* Records for spatial reasoning *
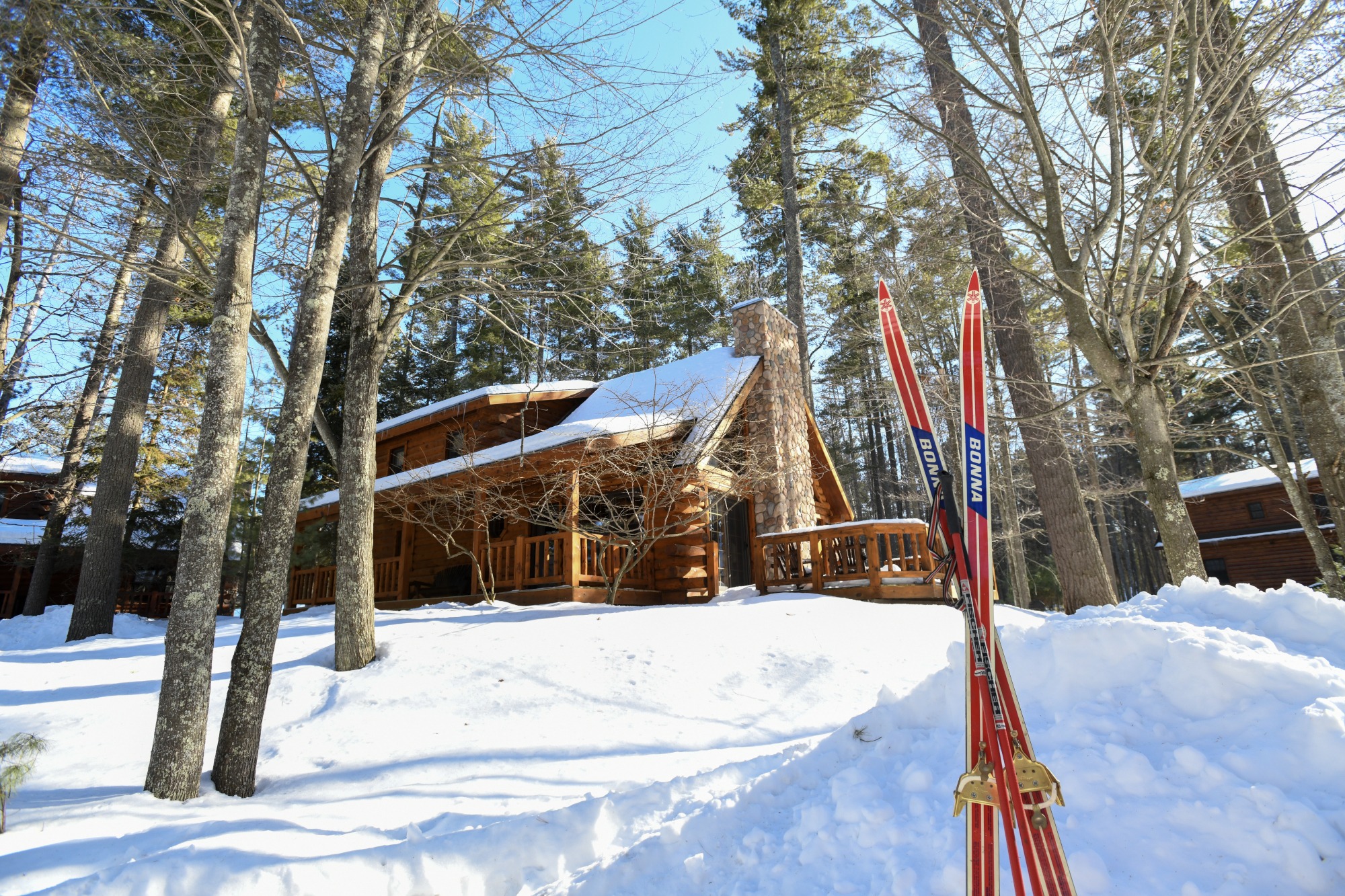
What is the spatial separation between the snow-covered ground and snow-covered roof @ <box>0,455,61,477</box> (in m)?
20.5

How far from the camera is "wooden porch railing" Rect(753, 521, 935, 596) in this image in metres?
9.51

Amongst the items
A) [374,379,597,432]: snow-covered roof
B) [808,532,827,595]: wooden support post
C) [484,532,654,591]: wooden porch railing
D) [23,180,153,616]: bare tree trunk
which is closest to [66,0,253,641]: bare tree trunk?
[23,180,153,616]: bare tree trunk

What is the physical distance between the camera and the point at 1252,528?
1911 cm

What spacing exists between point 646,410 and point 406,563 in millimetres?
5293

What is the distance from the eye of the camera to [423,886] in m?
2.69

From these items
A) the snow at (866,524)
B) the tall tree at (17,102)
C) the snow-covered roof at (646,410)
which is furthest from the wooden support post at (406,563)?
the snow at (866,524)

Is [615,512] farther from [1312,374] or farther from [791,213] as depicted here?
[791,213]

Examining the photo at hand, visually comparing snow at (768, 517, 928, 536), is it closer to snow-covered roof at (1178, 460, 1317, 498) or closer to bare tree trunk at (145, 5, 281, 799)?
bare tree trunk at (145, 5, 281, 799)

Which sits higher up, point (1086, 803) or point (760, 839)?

* REQUIRED TASK *
Quote all of the material above word for word, omitting the pictures.

* TASK RESPONSE *
What is the spatial separation between the snow-covered ground and snow-covered roof @ <box>0,455,61,477</box> (in m)?
20.5

How far from the camera is "wooden porch railing" Rect(753, 521, 935, 596) in this image in metres?
9.51

Amongst the items
A) [374,379,597,432]: snow-covered roof
B) [808,532,827,595]: wooden support post
C) [484,532,654,591]: wooden porch railing
D) [23,180,153,616]: bare tree trunk
which is closest to [66,0,253,641]: bare tree trunk?
[23,180,153,616]: bare tree trunk

What is the physical distance between the camera and the point at 1252,528?
1911 cm

What spacing exists between point 646,410 and point 406,563 in millimetres?
5293

What is the distance from the eye of the camera to [423,886] in m?
2.69

From these items
A) the snow at (866,524)
B) the tall tree at (17,102)
C) the snow-covered roof at (646,410)
which is furthest from the wooden support post at (406,563)?
the snow at (866,524)

Is [615,512] farther from [1312,374] or farther from [791,213] as depicted here?
[791,213]

Examining the photo at hand, visually comparing snow at (768, 517, 928, 536), is it closer to snow-covered roof at (1178, 460, 1317, 498) or closer to bare tree trunk at (145, 5, 281, 799)?
bare tree trunk at (145, 5, 281, 799)

Which sits higher up, point (1086, 803) or point (760, 839)?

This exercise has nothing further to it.